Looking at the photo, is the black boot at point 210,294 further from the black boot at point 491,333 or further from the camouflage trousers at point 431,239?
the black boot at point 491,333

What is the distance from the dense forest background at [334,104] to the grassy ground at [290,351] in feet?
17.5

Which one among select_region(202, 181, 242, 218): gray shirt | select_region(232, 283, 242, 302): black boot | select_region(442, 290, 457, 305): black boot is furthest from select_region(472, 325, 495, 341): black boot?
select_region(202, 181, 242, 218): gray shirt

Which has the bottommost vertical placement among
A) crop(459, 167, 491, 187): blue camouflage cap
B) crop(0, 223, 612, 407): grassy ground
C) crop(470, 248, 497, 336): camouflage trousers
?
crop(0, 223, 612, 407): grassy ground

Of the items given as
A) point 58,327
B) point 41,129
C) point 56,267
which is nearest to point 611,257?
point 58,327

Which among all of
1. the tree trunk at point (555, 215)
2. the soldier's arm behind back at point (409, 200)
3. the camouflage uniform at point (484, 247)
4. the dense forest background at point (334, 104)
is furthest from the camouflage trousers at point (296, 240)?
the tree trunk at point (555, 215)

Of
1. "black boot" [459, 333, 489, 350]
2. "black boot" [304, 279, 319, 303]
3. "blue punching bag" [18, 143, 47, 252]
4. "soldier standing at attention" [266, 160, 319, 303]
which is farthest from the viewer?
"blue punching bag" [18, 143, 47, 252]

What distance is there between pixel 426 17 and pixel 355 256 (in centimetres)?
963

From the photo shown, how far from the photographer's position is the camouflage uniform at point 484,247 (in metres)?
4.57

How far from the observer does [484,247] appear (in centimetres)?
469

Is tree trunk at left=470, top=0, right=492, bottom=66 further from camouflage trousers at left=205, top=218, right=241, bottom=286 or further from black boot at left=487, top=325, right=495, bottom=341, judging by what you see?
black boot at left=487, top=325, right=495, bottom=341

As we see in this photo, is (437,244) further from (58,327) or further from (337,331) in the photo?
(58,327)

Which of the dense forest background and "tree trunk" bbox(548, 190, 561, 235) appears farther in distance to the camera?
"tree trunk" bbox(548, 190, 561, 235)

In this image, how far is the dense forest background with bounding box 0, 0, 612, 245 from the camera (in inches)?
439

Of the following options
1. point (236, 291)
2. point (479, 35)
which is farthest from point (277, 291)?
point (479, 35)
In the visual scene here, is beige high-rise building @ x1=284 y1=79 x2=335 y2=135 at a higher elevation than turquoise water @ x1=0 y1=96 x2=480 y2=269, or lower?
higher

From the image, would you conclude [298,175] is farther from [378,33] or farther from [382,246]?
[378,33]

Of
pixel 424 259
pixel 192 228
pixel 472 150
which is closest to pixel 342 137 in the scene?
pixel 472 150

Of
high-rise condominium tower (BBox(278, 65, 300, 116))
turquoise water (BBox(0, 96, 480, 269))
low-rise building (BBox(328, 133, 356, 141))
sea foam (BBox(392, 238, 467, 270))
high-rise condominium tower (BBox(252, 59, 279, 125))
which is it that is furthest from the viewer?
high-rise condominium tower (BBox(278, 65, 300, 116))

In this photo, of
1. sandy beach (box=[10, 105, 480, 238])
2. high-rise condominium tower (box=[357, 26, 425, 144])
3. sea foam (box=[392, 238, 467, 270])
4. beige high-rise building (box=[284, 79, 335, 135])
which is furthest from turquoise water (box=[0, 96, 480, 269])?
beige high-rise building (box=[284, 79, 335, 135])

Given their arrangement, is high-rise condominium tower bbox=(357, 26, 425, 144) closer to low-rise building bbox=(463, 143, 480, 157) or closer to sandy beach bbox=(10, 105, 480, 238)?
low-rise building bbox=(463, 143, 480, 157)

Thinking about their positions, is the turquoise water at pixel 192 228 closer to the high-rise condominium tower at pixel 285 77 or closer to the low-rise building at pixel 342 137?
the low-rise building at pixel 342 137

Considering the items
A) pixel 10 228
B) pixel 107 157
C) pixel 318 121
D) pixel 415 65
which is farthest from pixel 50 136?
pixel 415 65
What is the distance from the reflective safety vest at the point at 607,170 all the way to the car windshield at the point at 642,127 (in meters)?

WHAT IS ASKED: Every record should be repeated exactly; please leave none out.

FINISHED EXERCISE:
Looking at the photo, is the black boot at point 210,294 further from the black boot at point 491,333 or further from the camouflage trousers at point 431,239?
the black boot at point 491,333

What is the distance from the dense forest background at [334,104] to the grassy ground at [290,351] in feet?
17.5

Which one among select_region(202, 181, 242, 218): gray shirt | select_region(232, 283, 242, 302): black boot | select_region(442, 290, 457, 305): black boot is furthest from select_region(472, 325, 495, 341): black boot?
select_region(202, 181, 242, 218): gray shirt

Which has the bottommost vertical placement among
A) crop(459, 167, 491, 187): blue camouflage cap
B) crop(0, 223, 612, 407): grassy ground
C) crop(470, 248, 497, 336): camouflage trousers
?
crop(0, 223, 612, 407): grassy ground

Of the items given as
A) point 58,327
B) point 41,129
C) point 56,267
which is nearest to point 611,257?
point 58,327

Which among all of
1. the tree trunk at point (555, 215)
2. the soldier's arm behind back at point (409, 200)
3. the camouflage uniform at point (484, 247)
4. the dense forest background at point (334, 104)
is furthest from the camouflage trousers at point (296, 240)?
the tree trunk at point (555, 215)

Of
1. "black boot" [459, 333, 489, 350]
2. "black boot" [304, 279, 319, 303]
3. "blue punching bag" [18, 143, 47, 252]
4. "soldier standing at attention" [266, 160, 319, 303]
which is farthest from the viewer?
"blue punching bag" [18, 143, 47, 252]

What distance is there between pixel 426 17 and pixel 355 256 (in centimetres)?
963

From the photo shown, how far from the photographer's position is the camouflage uniform at point 484,247 (in metres)?
4.57

How far from the observer does [484,247] appear (in centimetres)?
469

Is tree trunk at left=470, top=0, right=492, bottom=66 further from camouflage trousers at left=205, top=218, right=241, bottom=286 or further from black boot at left=487, top=325, right=495, bottom=341, judging by what you see?
black boot at left=487, top=325, right=495, bottom=341

As we see in this photo, is (437,244) further from (58,327) or further from (337,331) in the photo?
(58,327)

Which of the dense forest background and "tree trunk" bbox(548, 190, 561, 235) appears farther in distance to the camera?
"tree trunk" bbox(548, 190, 561, 235)

In this image, how far is the dense forest background with bounding box 0, 0, 612, 245 from the camera (in inches)?
439

Of the following options
1. point (236, 291)
2. point (479, 35)
which is farthest from point (277, 291)?
point (479, 35)
In the visual scene here, is beige high-rise building @ x1=284 y1=79 x2=335 y2=135 at a higher elevation than turquoise water @ x1=0 y1=96 x2=480 y2=269, or lower?
higher

From the image, would you conclude [298,175] is farther from [378,33] or farther from [382,246]?
[378,33]

Of
pixel 424 259
pixel 192 228
pixel 472 150
which is closest to pixel 342 137 in the scene?
pixel 472 150

Of
high-rise condominium tower (BBox(278, 65, 300, 116))
turquoise water (BBox(0, 96, 480, 269))
low-rise building (BBox(328, 133, 356, 141))
sea foam (BBox(392, 238, 467, 270))
high-rise condominium tower (BBox(252, 59, 279, 125))
which is it that is furthest from the viewer?
high-rise condominium tower (BBox(278, 65, 300, 116))

In this photo, of
1. sandy beach (box=[10, 105, 480, 238])
2. high-rise condominium tower (box=[357, 26, 425, 144])
3. sea foam (box=[392, 238, 467, 270])
4. beige high-rise building (box=[284, 79, 335, 135])
which is furthest from turquoise water (box=[0, 96, 480, 269])?
beige high-rise building (box=[284, 79, 335, 135])

Given their arrangement, is high-rise condominium tower bbox=(357, 26, 425, 144) closer to low-rise building bbox=(463, 143, 480, 157) or closer to sandy beach bbox=(10, 105, 480, 238)?
low-rise building bbox=(463, 143, 480, 157)

Thinking about their positions, is the turquoise water at pixel 192 228 closer to the high-rise condominium tower at pixel 285 77 or closer to the low-rise building at pixel 342 137?
the low-rise building at pixel 342 137

Considering the items
A) pixel 10 228
B) pixel 107 157
C) pixel 318 121
D) pixel 415 65
which is farthest from pixel 50 136?
pixel 415 65
What is the distance from the reflective safety vest at the point at 607,170 all the way to the car windshield at the point at 642,127 (in meters)?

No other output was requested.